• [ACTIVITY]: Every line in the records below with the string "States" needs to be copied out.

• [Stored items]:
-=-=-
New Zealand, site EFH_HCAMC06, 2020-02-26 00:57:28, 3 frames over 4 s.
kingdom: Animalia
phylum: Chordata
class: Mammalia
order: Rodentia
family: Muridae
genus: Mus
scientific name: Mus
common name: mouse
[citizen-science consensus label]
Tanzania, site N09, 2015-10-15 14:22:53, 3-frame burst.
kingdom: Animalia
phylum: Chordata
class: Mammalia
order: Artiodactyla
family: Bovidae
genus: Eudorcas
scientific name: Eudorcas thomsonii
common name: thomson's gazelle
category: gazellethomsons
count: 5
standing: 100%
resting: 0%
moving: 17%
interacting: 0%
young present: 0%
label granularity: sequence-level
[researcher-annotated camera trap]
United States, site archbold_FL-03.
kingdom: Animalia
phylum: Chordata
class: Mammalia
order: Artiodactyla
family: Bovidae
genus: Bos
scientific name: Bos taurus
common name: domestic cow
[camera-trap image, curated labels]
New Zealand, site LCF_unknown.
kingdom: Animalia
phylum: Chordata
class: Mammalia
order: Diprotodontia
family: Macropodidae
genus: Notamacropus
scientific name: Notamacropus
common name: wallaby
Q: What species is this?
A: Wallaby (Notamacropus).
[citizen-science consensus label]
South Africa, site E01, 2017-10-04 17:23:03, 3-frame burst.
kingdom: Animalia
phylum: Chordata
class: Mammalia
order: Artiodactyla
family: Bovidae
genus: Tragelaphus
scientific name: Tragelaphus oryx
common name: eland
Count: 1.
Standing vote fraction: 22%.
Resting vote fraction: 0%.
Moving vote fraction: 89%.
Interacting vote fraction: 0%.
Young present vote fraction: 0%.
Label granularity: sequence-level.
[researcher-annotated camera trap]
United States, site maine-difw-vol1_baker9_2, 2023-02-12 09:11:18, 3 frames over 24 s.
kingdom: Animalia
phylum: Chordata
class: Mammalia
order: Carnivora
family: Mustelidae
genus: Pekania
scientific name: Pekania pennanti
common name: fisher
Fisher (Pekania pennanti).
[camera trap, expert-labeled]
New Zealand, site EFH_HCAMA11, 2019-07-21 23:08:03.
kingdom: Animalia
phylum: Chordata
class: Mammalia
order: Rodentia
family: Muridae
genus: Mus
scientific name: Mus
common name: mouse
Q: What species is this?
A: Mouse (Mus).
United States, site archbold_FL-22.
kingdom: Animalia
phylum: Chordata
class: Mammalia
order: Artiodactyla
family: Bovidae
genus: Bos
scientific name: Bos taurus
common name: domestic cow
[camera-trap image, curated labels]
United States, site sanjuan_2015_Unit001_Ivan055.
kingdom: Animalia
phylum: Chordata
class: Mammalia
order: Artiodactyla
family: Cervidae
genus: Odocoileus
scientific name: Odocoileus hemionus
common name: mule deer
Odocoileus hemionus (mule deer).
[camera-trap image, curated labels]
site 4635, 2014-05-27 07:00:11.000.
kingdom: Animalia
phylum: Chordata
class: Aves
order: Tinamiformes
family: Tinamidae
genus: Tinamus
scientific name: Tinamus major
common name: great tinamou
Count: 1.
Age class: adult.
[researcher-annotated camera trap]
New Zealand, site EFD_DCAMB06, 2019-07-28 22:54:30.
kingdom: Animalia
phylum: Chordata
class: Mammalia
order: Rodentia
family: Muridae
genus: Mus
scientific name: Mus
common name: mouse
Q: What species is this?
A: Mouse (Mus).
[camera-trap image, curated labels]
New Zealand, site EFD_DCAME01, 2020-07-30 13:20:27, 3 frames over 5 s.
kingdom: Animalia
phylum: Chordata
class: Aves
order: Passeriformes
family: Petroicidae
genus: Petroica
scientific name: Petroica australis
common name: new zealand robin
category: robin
-=-=-
• [YOUR RESPONSE]:
United States, site archbold_FL-03.
United States, site maine-difw-vol1_baker9_2, 2023-02-12 09:11:18, 3 frames over 24 s.
United States, site archbold_FL-22.
United States, site sanjuan_2015_Unit001_Ivan055.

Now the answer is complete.